Thursday, September 22, 2011

Dr. Richard Honkanen Awarded NIH Research Grant That Seeks To Profoundly Change Current Therapies

Dr. Richard E. Honkanen, professor of biochemistry at the USA College of Medicine, was recently awarded a five-year Transformative Research Project Award by the National Institutes of Health. The grant award totals $ 1,695,625. Dr. Honkanen was only one of 17 researchers across the United States to receive the highly competitive award this year.

According to Dr.Honkanen, the grant will help fund a research project that could change the way we treat high cholesterol in the future.

Dr. Honkanen said that for most people, having a heart attack or stroke is a lifestyle choice. “Most people that have a heart attack or stroke choose to eat a poor diet, do not get enough exercise, or do not take the advice of their physician,” he said. “However, children suffering from a rare form of high serum cholesterol, called familial hypercholesterolemia, have heart attacks before they reach their teenage years and do not respond to available treatment options. To develop a treatment for children with familial hypercholesterolemia, we needed to think outside of the box.”

For both children with familial hypercholesterolemia and most people with cardiovascular disease, the process leading to a heart attack or stroke starts with the development of atherosclerosis, a common disorder that occurs when fat, cholesterol, and other substances build up in artery walls and form abnormal structures called plaques.

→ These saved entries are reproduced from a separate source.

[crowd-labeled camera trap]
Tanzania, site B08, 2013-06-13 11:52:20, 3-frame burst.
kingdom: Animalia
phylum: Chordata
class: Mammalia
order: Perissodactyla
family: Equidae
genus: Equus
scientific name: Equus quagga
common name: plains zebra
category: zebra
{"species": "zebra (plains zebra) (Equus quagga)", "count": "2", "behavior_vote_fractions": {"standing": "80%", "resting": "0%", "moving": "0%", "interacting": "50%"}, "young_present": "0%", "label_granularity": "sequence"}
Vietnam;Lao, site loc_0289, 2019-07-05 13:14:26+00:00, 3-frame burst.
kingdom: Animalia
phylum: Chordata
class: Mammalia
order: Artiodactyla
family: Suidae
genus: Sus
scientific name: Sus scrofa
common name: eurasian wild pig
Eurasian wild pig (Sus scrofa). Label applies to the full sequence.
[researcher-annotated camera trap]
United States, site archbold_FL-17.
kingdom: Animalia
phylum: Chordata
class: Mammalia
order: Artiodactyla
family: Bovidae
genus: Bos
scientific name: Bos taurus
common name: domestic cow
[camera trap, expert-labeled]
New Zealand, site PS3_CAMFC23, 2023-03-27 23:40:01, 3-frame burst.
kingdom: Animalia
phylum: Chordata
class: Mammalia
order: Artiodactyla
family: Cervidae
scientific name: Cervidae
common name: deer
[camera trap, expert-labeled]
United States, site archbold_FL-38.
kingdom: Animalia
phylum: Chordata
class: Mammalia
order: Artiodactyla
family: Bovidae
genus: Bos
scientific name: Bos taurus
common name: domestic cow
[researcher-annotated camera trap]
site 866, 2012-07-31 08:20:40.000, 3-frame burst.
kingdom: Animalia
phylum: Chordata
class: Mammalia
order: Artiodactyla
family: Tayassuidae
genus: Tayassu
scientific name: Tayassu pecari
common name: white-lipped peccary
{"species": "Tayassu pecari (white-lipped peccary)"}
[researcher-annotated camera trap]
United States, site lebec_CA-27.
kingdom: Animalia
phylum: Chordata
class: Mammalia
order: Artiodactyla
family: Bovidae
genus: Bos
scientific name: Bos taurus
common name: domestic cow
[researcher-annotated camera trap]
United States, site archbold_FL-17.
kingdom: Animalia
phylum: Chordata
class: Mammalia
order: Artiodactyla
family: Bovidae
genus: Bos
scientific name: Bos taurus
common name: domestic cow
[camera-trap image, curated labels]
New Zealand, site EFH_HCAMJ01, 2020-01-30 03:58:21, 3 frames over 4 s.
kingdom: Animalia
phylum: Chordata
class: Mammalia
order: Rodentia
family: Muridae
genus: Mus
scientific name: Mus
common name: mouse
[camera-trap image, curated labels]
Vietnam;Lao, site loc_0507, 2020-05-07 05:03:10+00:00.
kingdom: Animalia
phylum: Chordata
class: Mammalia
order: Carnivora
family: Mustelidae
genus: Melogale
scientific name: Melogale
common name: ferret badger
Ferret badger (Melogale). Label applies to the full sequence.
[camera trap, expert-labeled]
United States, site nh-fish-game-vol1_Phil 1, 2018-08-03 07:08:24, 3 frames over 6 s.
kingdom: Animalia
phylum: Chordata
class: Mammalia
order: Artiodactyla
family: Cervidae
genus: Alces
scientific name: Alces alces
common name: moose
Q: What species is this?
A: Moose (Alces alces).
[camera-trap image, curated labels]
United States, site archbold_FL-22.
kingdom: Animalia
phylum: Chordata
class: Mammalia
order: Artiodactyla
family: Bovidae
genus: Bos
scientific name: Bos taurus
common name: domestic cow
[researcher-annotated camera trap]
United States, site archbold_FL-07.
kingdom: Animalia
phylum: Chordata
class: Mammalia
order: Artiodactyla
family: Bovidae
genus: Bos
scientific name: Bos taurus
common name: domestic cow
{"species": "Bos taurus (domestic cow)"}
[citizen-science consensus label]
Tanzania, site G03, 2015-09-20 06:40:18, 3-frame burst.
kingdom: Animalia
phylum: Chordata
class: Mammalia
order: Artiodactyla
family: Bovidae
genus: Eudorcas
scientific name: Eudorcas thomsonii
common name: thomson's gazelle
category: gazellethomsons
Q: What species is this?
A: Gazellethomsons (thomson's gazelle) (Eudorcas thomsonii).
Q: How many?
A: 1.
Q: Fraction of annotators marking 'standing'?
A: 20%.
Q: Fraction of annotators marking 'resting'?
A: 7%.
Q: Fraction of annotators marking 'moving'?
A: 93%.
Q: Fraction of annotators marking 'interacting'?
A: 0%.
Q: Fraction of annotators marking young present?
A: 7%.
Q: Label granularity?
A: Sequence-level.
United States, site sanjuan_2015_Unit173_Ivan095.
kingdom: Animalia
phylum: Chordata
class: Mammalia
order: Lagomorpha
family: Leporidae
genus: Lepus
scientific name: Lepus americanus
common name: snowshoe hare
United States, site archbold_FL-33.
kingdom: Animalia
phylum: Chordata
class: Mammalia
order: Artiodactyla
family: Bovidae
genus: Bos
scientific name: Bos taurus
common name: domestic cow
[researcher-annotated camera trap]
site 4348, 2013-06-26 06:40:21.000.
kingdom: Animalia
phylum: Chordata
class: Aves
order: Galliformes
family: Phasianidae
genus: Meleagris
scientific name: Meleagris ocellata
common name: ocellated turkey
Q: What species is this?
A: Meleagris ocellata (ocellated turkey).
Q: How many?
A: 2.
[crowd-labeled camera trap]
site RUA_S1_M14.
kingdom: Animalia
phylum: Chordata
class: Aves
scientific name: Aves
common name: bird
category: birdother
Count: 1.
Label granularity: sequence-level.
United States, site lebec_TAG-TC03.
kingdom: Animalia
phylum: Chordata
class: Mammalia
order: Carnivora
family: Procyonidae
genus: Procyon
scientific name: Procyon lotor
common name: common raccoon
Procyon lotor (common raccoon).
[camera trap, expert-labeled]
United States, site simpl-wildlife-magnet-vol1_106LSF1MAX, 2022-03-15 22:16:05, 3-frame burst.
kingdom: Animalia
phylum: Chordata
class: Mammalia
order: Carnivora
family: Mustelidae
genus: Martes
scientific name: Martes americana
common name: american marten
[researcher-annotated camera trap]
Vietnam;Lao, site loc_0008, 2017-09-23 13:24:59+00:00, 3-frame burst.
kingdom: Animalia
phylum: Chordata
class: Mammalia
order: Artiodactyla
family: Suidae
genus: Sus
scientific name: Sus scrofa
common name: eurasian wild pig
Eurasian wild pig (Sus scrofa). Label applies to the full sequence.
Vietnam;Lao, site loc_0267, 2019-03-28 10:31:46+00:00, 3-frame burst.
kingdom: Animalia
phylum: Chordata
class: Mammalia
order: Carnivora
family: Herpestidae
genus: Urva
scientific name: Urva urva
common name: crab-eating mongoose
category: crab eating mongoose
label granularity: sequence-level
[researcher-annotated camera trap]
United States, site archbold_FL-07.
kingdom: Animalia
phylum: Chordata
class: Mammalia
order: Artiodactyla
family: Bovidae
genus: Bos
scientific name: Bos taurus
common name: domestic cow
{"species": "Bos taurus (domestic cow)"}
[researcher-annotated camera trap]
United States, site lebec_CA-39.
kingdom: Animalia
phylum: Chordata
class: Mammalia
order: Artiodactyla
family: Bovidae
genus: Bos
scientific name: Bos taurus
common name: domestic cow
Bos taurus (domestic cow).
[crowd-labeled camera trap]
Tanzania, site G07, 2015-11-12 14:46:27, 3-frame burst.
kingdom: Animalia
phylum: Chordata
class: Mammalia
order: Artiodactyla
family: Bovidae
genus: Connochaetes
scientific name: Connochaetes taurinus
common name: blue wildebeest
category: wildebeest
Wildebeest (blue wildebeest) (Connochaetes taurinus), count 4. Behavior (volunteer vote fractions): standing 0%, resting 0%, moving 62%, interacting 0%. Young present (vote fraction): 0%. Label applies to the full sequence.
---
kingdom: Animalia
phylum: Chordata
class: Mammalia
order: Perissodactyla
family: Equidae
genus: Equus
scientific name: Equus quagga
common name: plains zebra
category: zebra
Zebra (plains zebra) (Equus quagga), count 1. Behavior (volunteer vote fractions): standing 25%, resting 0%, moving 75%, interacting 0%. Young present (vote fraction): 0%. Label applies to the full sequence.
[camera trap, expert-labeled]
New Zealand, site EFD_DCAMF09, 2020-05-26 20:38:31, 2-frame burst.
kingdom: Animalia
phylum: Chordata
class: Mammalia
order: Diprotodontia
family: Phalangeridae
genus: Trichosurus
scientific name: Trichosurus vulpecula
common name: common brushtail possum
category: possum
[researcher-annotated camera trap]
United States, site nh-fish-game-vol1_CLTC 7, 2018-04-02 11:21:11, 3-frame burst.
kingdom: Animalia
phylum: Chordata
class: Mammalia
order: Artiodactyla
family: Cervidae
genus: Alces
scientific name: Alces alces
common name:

“If our bodies could break down excess cholesterol in the developing plaques, we would not likely develop the serious health threats that occur over time such as heart attacks and strokes,” Dr. Honkanen said.

“In this research project, we will develop methods to safely engineer human immune cells, adapting a strategy used by bacteria to allow macrophages, or natural defense cells, to metabolize cholesterol,” he added. “In humans, the inability of macrophages to break down cholesterol represents a critical early event in the maladaptive immune response that leads to the onset and progression of atherosclerosis.”

Dr. Honkanen said that in order to develop an entirely new therapy, they plan to introduce humanized versions of genes from bacteria that can feed on cholesterol into human immune cells. “If successful, the transformed cells would gain the ability to ‘eat’ the cholesterol in the plaques of the arteries of people with disease, providing a new approach for the prevention of heart attacks and strokes.”

According to Dr. Honkanen, the key to the research project is to develop a therapy that will be safe. “We must make sure the new therapy does not cause negative consequences by removing too much cholesterol, which is an essential component of all human cells” he said. “We need to only get rid of the excess cholesterol, which will require the development of new regulatory controls.”

The Common Fund’s NIH Director’s Transformative Research Projects Program was specifically created to support exceptionally innovative, high risk, original and/or unconventional research projects that have the potential to create or overturn fundamental paradigms. These projects tend to be inherently risky, but if successful can profoundly impact a broad area of biomedical research.

The primary emphasis of the Transformative Research Projects Program is on creative ideas and projects that have the potential to transform a field of science and to provide adequate support for the work.